The probe does not include embedded firmware or proprietary software. Instead, it functions as a passive optical interface—fully interoperable with third-party OCT acquisition and reconstruction platforms including Thorlabs OCTVista, Axsun SDK, Wasatch Photonics B-scan engines, and open-source frameworks such as MATLAB-based OCTToolbox or Python-based PyOCT. Raw interferogram data is preserved in standard formats (e.g., .dat, .bin, or HDF5), enabling traceable processing pipelines compliant with GLP/GMP documentation requirements. When deployed in regulated environments, metadata tagging—including probe serial number, calibration timestamp, and system wavelength—can be embedded via external DAQ synchronization signals, supporting 21 CFR Part 11 audit-trail readiness when paired with validated host software.

Applications

• Respiratory tract: Real-time assessment of bronchial epithelium integrity, early squamous dysplasia, and submucosal gland morphology during bronchoscopy
• Gastrointestinal endoscopy: In vivo differentiation of Barrett’s esophagus, intestinal metaplasia, and early adenocarcinoma margins without biopsy
• Urological imaging: High-resolution mapping of bladder wall lamina propria invasion depth in suspected transitional cell carcinoma
• Intravascular imaging: Co-registration of OCT-derived plaque morphology (fibrous cap thickness, lipid pool volume) with IVUS or angiography
• Multimodal extension: Shared optical path supports concurrent fluorescence, two-photon, or Raman microendoscopy when coupled with appropriate laser sources and detection modules

FAQ

Is this probe compatible with my existing OCT system?

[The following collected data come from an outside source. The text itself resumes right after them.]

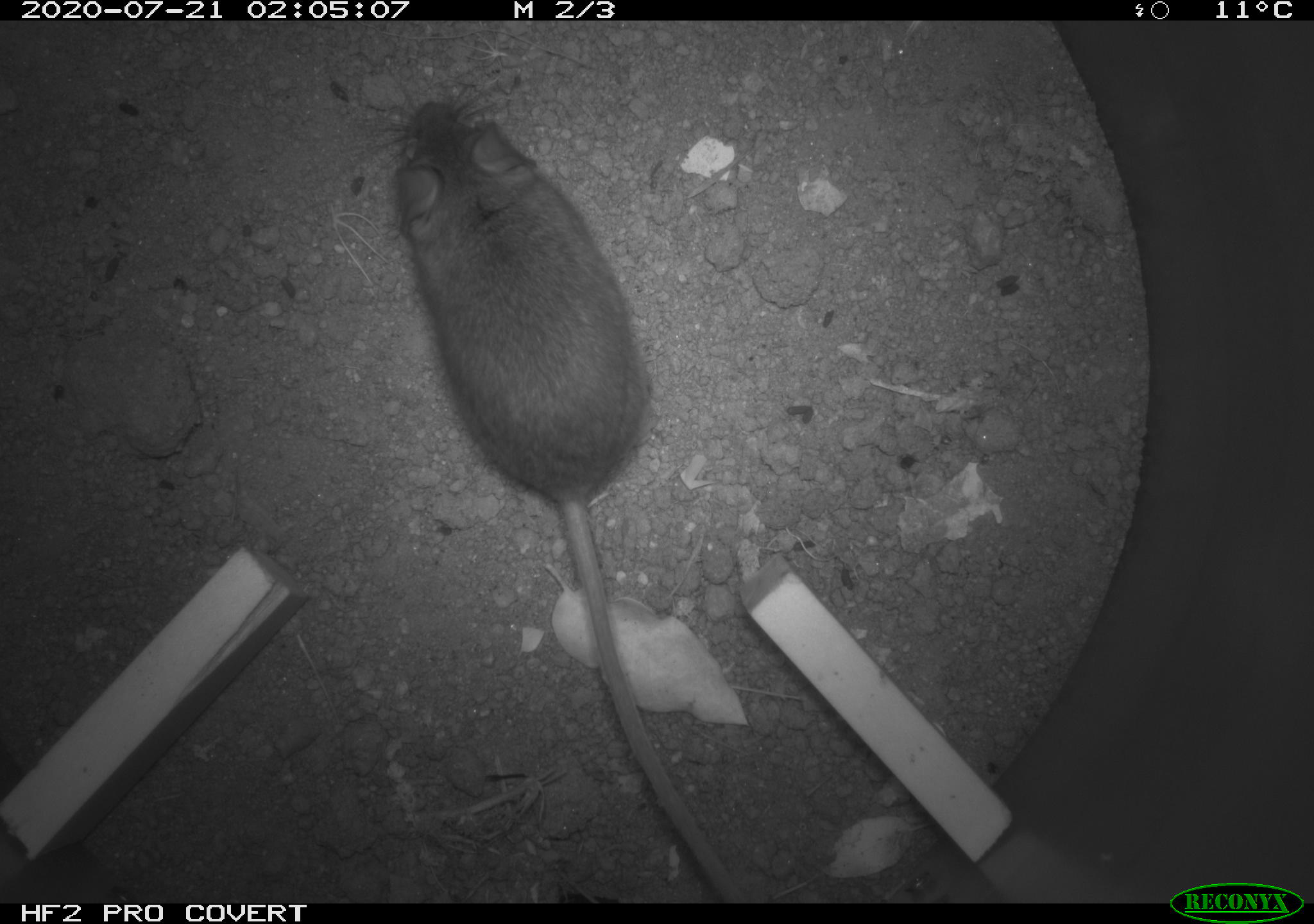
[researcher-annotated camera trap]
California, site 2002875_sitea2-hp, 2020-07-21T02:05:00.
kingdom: Animalia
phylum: Chordata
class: Mammalia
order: Rodentia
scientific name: Rodentia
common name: rodent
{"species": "rodent (Rodentia)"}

Yes—provided your system uses standard single-mode fiber coupling and operates within the 800–1350 nm wavelength range. Mechanical and optical interface specifications (FC/APC or SMA905 connector, working distance, and collimation requirements) will be supplied prior to integration.
Can the probe be sterilized for clinical use?

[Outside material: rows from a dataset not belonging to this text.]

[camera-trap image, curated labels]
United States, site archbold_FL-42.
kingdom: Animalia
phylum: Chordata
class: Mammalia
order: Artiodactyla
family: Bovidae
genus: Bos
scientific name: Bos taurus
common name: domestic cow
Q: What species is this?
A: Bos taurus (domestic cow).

The probe is intended for single-use or reprocessed use per validated protocols. Ethylene oxide (EtO) sterilization and low-temperature hydrogen peroxide plasma are supported; autoclaving is not recommended due to GRIN lens thermal sensitivity.
Do you offer custom GRIN lens focal lengths or housing geometries?

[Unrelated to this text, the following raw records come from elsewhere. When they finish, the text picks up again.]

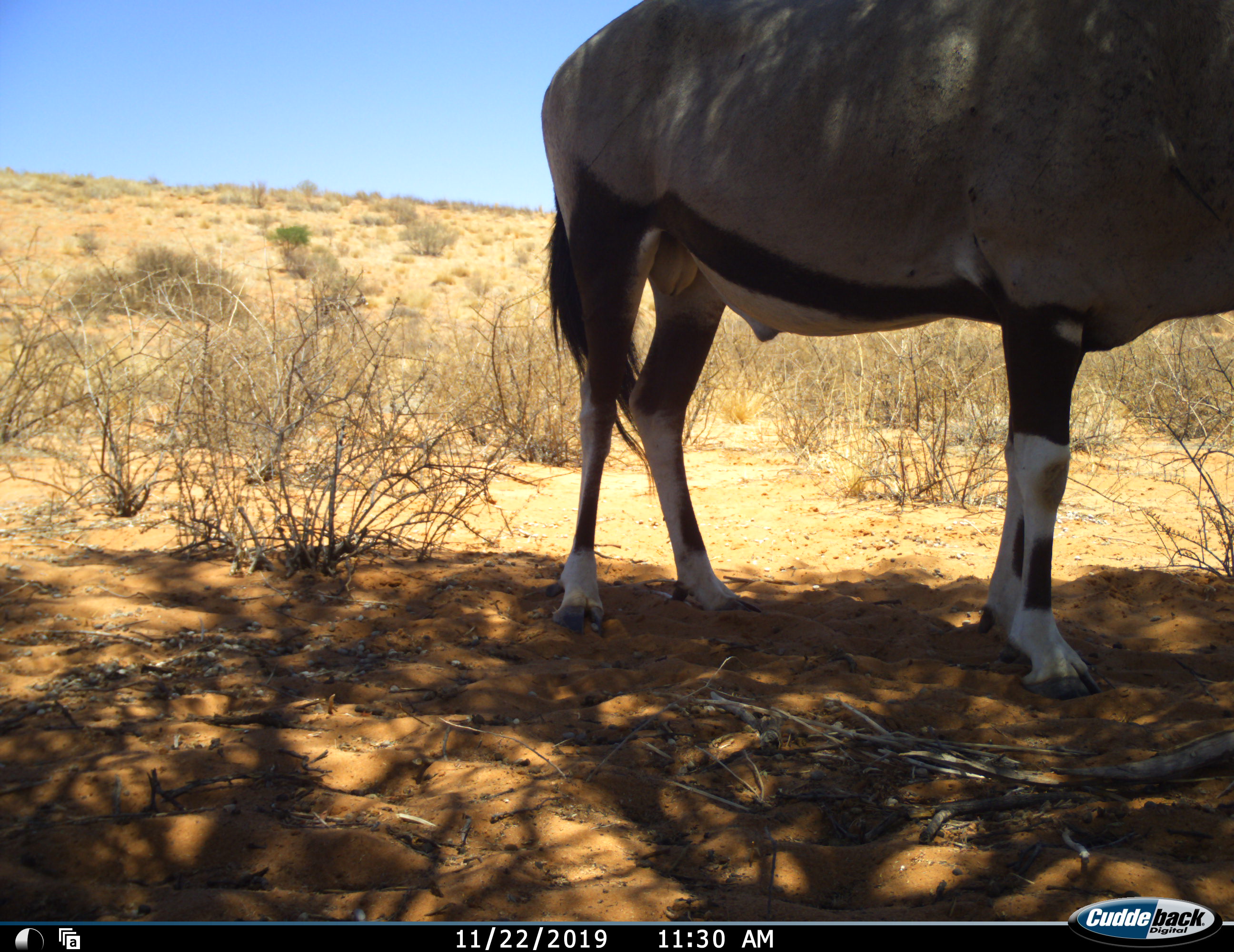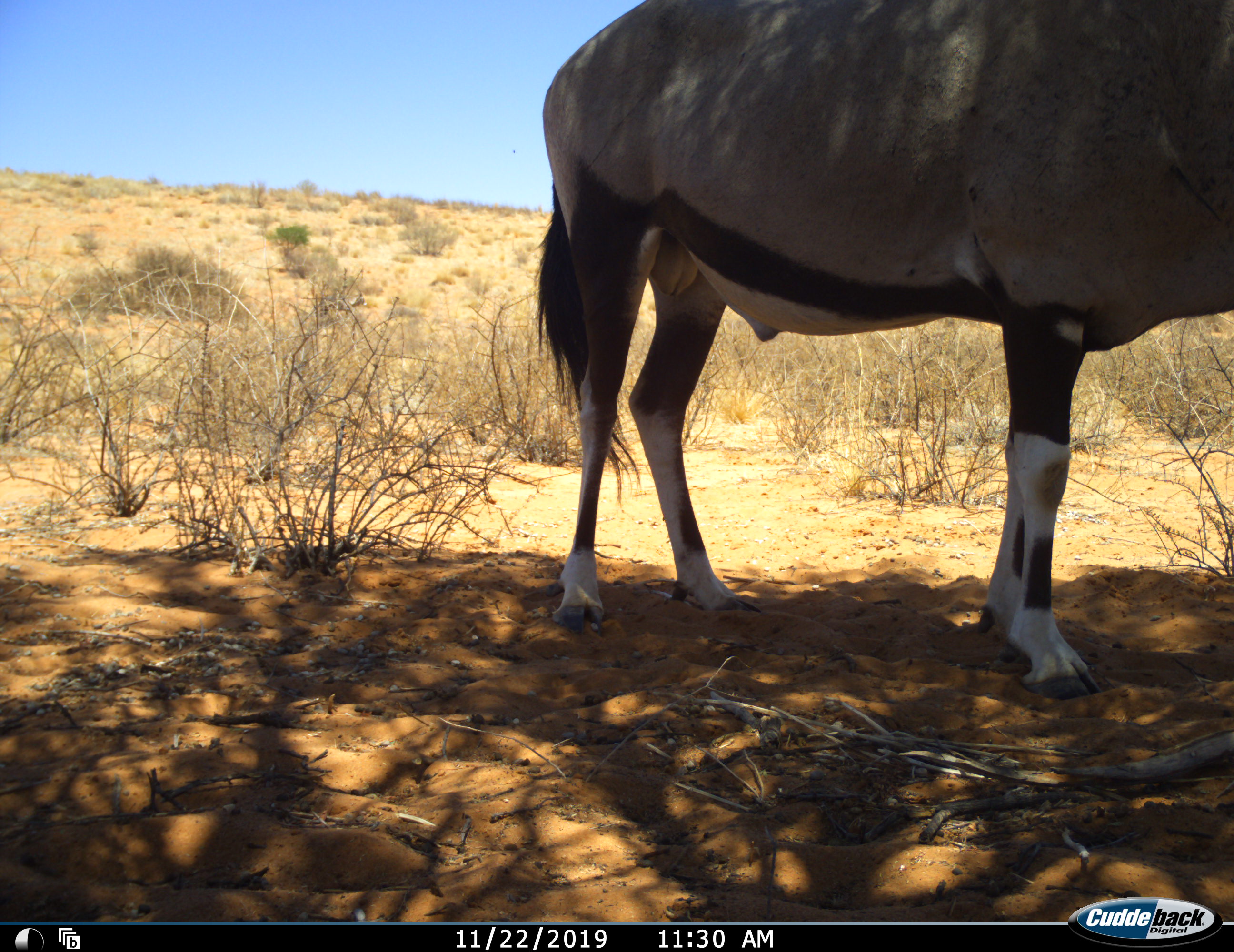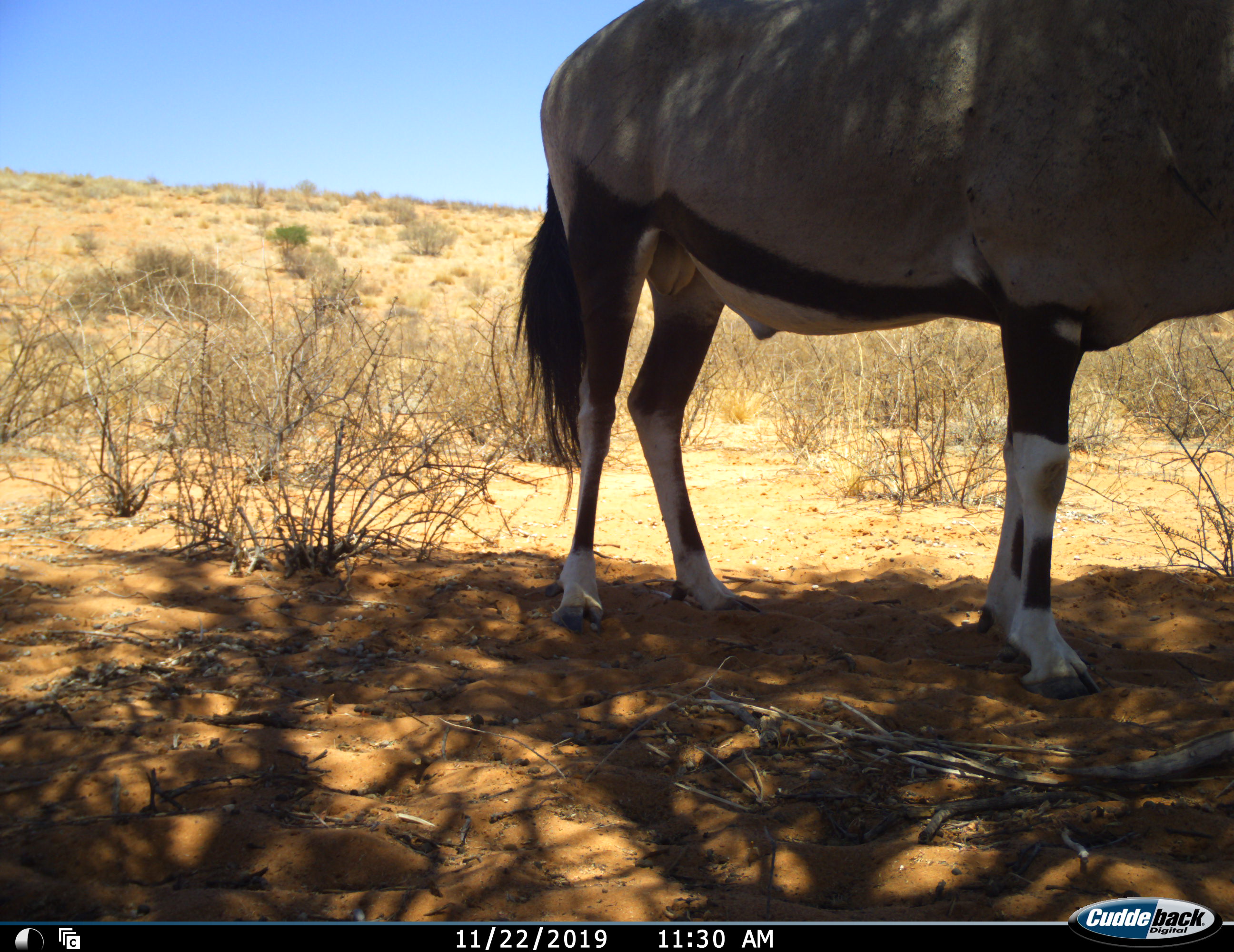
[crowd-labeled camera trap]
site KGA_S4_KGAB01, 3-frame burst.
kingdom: Animalia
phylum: Chordata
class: Mammalia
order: Artiodactyla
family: Bovidae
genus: Oryx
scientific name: Oryx gazella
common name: gemsbok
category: oryx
Oryx (gemsbok) (Oryx gazella), count 1. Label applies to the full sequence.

Yes—custom designs including angled distal tips (e.g., 30°, 45°, 90°), reinforced torque-transmitting shafts, and hybrid OCT/fluorescence dual-channel configurations are available under NDA.
What is the typical lead time for delivery?
Standard configurations ship within 4–6 weeks after order confirmation; custom designs require 10–14 weeks for prototyping and optical validation.
Is technical support available for system integration?
Yes—Auniontech provides application engineering support, including beam alignment guides, interference fringe optimization checklists, and OCT signal-to-noise ratio (SNR) benchmarking reports.